The highly medicalised values underpinning CNST are worrying. We need a flexible and responsive service, not a rigid and rule-governed one. Women and midwives deserve a service that aspires to excellence and is audited. The New Zealand model of standards review may bring us nearer to achieving this at the level of individual midwives and mothers. In this model the practice of each midwife is reviewed by lay women and midwifery peers. Before such possibilities can even be explored, we need radical changes in the system of insurance in maternity care. The current work of the Independent Midwives Association gives us reason to hope.
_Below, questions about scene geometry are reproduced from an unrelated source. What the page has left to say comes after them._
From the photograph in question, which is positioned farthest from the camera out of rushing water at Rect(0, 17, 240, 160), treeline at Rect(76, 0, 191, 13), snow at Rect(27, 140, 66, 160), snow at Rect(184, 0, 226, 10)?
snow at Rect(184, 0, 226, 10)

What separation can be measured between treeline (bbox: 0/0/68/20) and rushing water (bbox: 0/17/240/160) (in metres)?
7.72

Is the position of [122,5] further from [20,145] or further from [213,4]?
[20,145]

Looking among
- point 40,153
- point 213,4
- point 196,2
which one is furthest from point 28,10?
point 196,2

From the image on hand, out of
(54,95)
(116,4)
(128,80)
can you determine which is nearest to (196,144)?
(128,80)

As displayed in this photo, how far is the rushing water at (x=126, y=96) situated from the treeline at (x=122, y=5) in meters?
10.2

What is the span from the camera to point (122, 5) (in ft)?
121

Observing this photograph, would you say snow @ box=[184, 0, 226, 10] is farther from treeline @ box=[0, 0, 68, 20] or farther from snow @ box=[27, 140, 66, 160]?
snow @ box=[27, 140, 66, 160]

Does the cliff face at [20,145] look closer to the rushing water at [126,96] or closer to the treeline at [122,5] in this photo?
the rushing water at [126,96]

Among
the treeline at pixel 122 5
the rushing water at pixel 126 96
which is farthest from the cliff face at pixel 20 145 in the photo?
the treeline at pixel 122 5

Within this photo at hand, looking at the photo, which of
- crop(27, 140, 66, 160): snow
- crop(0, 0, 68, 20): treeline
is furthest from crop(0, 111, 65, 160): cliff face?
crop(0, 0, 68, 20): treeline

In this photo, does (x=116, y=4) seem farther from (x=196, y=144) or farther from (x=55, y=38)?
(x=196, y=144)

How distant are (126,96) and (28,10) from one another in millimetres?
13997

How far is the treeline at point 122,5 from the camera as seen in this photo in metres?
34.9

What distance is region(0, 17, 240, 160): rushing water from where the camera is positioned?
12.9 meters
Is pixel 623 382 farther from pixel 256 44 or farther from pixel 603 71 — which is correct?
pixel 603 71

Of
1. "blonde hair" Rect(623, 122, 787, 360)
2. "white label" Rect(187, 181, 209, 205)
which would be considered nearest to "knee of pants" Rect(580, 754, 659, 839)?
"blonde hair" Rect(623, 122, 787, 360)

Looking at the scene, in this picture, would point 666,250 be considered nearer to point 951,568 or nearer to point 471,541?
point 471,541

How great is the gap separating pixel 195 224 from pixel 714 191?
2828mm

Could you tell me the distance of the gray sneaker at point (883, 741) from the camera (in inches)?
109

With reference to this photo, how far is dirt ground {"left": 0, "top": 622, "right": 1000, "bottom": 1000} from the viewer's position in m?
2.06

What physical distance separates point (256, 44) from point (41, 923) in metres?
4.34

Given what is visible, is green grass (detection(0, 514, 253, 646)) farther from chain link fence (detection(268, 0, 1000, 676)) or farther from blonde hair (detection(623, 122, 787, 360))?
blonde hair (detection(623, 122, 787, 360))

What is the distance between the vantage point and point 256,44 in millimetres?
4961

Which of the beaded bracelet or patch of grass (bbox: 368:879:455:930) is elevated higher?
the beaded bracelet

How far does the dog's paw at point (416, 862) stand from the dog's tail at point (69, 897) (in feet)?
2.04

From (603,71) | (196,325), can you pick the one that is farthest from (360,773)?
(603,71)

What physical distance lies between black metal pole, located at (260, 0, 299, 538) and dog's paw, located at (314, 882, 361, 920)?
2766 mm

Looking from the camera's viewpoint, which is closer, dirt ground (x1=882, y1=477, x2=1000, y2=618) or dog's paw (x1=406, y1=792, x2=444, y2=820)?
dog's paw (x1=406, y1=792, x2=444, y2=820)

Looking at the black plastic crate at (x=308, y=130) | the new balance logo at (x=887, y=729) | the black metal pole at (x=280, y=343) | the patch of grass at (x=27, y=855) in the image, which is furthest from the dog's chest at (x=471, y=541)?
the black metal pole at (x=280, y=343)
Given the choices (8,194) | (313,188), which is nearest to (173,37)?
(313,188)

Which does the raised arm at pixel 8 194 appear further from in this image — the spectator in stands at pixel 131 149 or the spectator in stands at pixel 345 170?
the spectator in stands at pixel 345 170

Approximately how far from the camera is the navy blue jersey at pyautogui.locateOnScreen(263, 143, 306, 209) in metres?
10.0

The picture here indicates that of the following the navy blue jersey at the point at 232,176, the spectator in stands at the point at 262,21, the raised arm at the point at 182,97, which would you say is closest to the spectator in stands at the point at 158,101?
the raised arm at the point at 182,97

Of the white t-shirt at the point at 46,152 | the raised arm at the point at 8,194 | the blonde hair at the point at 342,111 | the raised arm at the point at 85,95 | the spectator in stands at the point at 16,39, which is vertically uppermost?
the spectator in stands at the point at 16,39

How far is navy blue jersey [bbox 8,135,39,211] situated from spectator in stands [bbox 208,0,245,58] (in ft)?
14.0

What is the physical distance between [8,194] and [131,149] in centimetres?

The CNST Standards are, in many ways, as good as such standards can get. Amongst other changes, we need a very different system of insurance/ recompense if we are to truly work with women rather than following the rules and covering our backs. Without such change, midwives will continue to leave and rules will proliferate.

REFERENCES
Kirkham M and Stapleton H (eds). (2001) Informed Choice in Maternity Care: an evaluation of evidence based leaflets, University of York, NHS Centre for Reviews and Dissemination.
NHS Litigation Authority (2002). Clinical Negligence Scheme for Trusts. Clinical Risk Management Standards for Maternity Services. London, Willis.